You want to sell an image to a publication, create similar images to what they are publishing right now and perhaps predict what they might be publishing 6 months down the road. That is the safer bet usually....however does that fall into the category of "good" imagery based on your own personal standards or not? If you are lucky enough to answer yes...then not only you are producing what you enjoy but also have a better chance to be accepted and make money doing it. On the other hand if you are savvy enough to be able to create what clients ask you perfectly without accepting it as "good" on your own, you are not going to last long usually or you are not going to be very happy.

I guess that is the key part here...the personal characterization of "success" in producing an image and how aligned it is (on its own and without forcing yourself) with the desired function or clients needs or even our own imagination.

Too many words and not many visual examples so let's try to change that.


The following two shots brought me many clients...even if they didn't want to do anything similar (sport publications, commercial photography, etc.) still they enjoyed the shots enough to comment on them. On the other hand, while I like the shots myself and gladly appreciate the kind words I received because of them, I didn't try to recreate them or build a body of work around them.

Models: Miss L. and Chrys, Films: Kodak B/W 400

On the other hand the following shots were my personal favorite works while almost never got a feedback about them from any art director, art buyer or publications.


The top photo of the following shots was very entertaining to me...the white cross on the darker back ground and dark heart on the lighter back ground, while both being placed between model's long legs to create a subtle yin/yang effect that I enjoyed plus I liked the fact that while the shot is from a shapely posterior of the model, the back ground is in the play as well as a dynamic composition ...such as unusual framing, while legs are heading diagonal and yet the upper body balances everything out (at least in my own eyes).

Model: Miss K., Film: Ilford B/W 100
I also enjoyed the following shot (again personally) for various reasons.
...subject was wearing such a dark and unusual outfit for such a mundane and ordinary location and comparing to the people in the back ground which it created a conceptual contrast very similar to the actual visual contrast in the image (her skin tone and the dark suit, shadow on the left and bright surface on the right etc.) plus from compositional point of view I liked the shape of pool mimicking her curves while the palm tress complimenting her stance...add the fact that the people were trying so hard to pretend nothing unusual was going me this photo was stimulating visually and conceptually on various levels...and yet almost I never received any feed backs about it. Of course I do understand the difficulty of finding a use for such shots which goes hand in hand with theory as well.

Model: Lillithe, Film: Kodak B/W 400

To bring home my longest blog post of this year:
1. No two complete unique observers would appreciate the very same art element, in the same manner and equal to each other, on all aspect of their experience.
2. Personal experiences, geographical location, media exposure, sociological and psychological effects, education, sexual tendencies among other things affects how an observer would appreciate an artistic element.
3. For a unique observer, the appreciation for the very same art element does not stay constant since his understanding and appreciation of such art could change based on new experiences, understanding, visual education and other matters pointed in part 2.
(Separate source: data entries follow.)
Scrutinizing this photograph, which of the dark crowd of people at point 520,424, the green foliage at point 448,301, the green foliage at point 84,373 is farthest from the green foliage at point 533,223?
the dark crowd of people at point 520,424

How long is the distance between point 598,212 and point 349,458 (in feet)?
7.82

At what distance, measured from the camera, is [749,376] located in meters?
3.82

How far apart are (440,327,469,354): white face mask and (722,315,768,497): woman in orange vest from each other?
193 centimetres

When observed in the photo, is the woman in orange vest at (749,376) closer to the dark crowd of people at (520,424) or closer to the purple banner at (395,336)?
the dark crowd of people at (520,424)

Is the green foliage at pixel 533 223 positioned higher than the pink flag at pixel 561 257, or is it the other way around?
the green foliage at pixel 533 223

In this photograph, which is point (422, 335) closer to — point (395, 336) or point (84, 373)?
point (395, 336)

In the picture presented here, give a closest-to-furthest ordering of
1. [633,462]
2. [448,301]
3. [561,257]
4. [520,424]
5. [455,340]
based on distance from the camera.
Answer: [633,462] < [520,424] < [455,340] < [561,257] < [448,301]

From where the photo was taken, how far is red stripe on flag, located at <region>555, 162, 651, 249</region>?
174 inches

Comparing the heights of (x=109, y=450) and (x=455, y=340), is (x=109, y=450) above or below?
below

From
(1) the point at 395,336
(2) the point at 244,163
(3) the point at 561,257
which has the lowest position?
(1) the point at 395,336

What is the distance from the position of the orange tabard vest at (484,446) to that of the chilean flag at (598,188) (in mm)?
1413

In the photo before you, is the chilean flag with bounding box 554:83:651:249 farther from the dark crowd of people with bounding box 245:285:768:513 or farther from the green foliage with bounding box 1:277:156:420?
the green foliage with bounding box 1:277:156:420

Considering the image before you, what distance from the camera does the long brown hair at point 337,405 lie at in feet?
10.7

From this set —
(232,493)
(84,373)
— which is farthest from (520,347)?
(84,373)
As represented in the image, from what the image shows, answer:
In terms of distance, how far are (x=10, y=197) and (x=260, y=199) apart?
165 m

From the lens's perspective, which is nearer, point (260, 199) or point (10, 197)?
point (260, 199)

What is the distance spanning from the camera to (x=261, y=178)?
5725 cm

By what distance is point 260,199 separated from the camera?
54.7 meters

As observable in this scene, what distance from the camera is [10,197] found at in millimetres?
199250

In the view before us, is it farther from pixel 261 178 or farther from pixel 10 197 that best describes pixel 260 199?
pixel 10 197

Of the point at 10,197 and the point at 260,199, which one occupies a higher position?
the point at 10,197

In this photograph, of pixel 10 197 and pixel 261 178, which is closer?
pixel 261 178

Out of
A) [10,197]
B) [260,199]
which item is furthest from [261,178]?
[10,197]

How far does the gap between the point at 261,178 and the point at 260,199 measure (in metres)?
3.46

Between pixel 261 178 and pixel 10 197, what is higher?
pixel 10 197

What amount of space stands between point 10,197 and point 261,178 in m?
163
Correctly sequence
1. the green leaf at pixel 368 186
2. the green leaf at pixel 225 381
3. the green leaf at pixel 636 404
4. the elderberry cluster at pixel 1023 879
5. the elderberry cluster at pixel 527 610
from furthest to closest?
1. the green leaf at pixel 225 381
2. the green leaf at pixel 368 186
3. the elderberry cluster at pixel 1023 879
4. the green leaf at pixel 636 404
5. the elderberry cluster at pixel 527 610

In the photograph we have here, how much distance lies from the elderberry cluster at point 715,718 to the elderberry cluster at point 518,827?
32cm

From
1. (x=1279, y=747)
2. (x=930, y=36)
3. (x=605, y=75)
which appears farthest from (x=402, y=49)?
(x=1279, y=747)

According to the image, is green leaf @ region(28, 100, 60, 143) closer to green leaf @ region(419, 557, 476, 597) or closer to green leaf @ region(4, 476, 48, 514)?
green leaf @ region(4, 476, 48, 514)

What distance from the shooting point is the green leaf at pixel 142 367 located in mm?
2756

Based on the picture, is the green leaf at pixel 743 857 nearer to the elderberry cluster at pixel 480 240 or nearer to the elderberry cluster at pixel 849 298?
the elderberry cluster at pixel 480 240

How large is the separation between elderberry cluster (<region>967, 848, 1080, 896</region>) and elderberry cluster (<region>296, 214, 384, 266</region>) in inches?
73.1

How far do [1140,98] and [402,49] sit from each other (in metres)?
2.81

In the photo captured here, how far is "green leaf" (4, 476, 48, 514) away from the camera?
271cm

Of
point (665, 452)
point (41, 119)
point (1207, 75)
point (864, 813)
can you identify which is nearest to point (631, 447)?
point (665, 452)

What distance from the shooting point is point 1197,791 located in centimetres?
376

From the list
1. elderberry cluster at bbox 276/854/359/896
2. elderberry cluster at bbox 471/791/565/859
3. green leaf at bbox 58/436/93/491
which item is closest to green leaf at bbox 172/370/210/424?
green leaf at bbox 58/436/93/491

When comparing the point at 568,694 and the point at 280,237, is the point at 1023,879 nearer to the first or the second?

Thank you for your time and patience.



Las Vegas, LA, Phoenix, NYC


Lin said...

Wow, good post!
That's the first time I've seen general relativity used to explain subjectivity. I'd be interested to learn how it further links to marketing theory as well.

I agree physics is beautiful, as are your photographs. Different definitions of beauty perhaps.

(This post made my brain hurt BTW!)

Wolf189 Photography said...

Thank you for the kind words towards the photographs, Lin.

I can put something together, regarding the marketing, perhaps...mostly for the sake of entertainment of course.